3. Results
A study design flowchart is presented in Figure 1. Of the 460-singleton pregnant woman recruited into this study, 423 (92%) completed the follow-up until delivery. In 11 cases (2.6%), GCF-PLAP samples were unsatisfactory for analysis and were excluded from the study; therefore, 412 cases (89.6%) were available for analysis.
The baseline characteristics of the study population are summarized in Table 1. Of the 423 pregnant women recruited and followed throughout pregnancy, 18 of them subsequently developed PE (4.3%), and five (1.2%) required delivery before 37 weeks of gestation. Maternal age, maternal weight and height, body mass index, and smoking status did not differ significantly between patients with PE and controls. Systolic blood pressure (p<0.001), diastolic blood pressure (p=0.007), and median arterial blood pressure (p=0.006), measured during early pregnancy, were significantly higher in women who developed PE when compared to controls. No statistically significant differences in periodontal parameters were identified between patients who developed PE and controls, and no statistically significant association was identified between periodontal clinical diagnosis and the subsequent development of PE (p=0.617) (Table 2). The median maternal GCF-PLAP concentration was 63.7 (interquartile range [IQR]: 88.9) pg/ml in healthy patients, 46.6 (IQR: 47.2) pg/ml in patients with gingivitis, and 42.4 (IQR: 46.7), 41.1 (IQR: 51.8), 34.7 (IQR: 46.88) pg/ml at periodontitis stage I, stage II – III and stage IV, respectively, without statistically significant differences among them (p=0.407).
GCF-PLAP concentrations at 11-14 weeks were compared between patients who subsequently developed PE and controls. The median maternal GCF-PLAP concentration was significantly higher in the PE group than that of the controls (77.5 pg/ml (IQR: 41.5) vs. 41.3 pg/ml (IQR: 50.1), p=0.015) (Figure 2A). In addition, PLAP concentrations were also measured in paired plasma and GCF samples from 80 women from the same cohort. The median plasma PLAP concentrations were 24.2 pg/ml (IQR: 2.5) and 24.6 pg/ml (IQR: 7.6) in the control and PE groups, respectively. In the paired GCF samples, median PLAP concentrations were 66.1 pg/ml (IQR: 4.3) and 99 pg/ml (IQR: 17.8) in the control and PE groups, respectively (p=0.011) (Figure 2B). There was no correlation between plasma and GCF-PLAP concentrations. The observed amount of PLAP in GCF was 3- to 6-fold higher than in plasma samples.
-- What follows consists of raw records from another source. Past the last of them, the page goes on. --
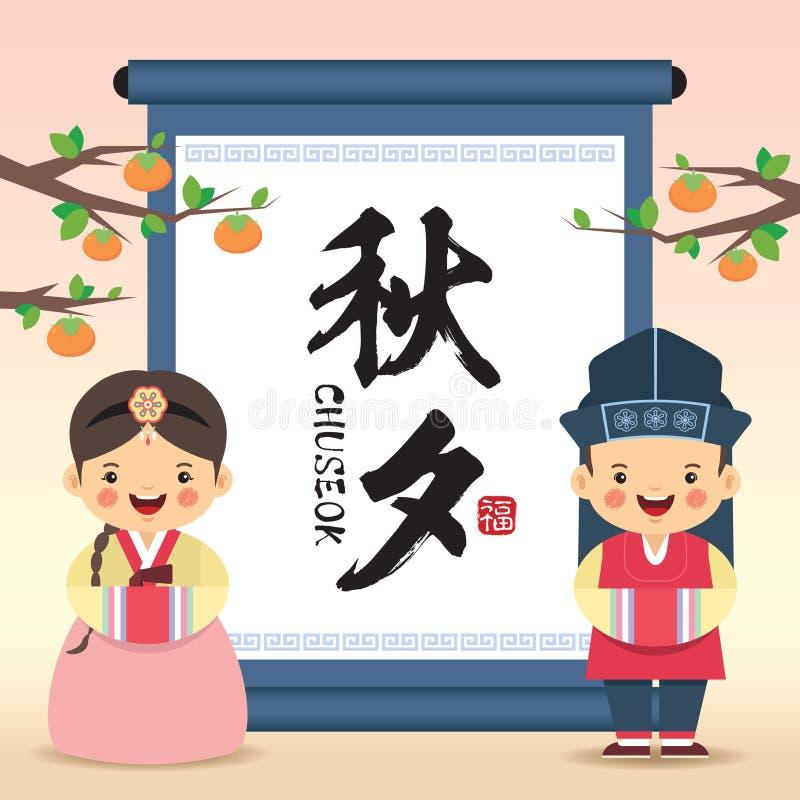 Ilustração coreana da ação de graças ou do Chuseok ilustração royalty free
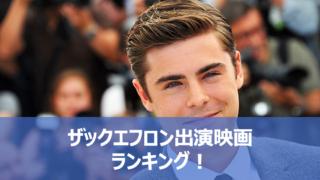 ザックエフロンの出演映画ランキング!日本でも人気のかっこよすぎる俳優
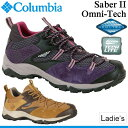 コロンビア レディースシューズ/Columbia/靴 [セイバーIIオムニテック] アウトドア/メンズ トレッキング 登山/YL5099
Multiple logistic regression analysis identified an association between first-trimester systolic blood pressure (OR: 1.07; 95% CI 1.00-1.015; p=0.004) and GCF-PLAP concentrations (OR: 1.008, 95% CI 1.000-1.015; p=0.034) (Table 3) in women who subsequently developed PE. The results of the bootstrap analysis were similar to those observed in the logistic regression model (Table 3). The GCF-PLAP concentration combined with systolic blood pressure at 11-14 weeks of gestation was found to be a good predictor of PE, with a specificity of 72%, a sensitivity of 83%, a PPV of 12%, and an NPV of 99%. The positive likelihood ratio was 2.9, and the negative likelihood ratio was 0.3. The model correctly classified 72% of the women who developed PE. The AUC for GCF-PLAP concentrations alone at 11-14 weeks of gestation was 0.67; for systolic blood pressure, 0.74, and for GCF-PLAP concentrations and systolic blood pressure, 0.77 (95% CI: 0.70 – 0.85) (Figure 2C). In the sub-analysis, dividing the PE pregnancies into preterm PE (≤ 37 weeks) and term PE (> 37 weeks), the observed AUC was 0.85 (95% CI: 0.81 – 0.93) for preterm PE and 0.72 (95% CI: 0.58 - 0.82) for term PE (Figure 2D and 2D, respectively). All five cases (100%) of preterm PE observed in the current study were correctly classified by the model.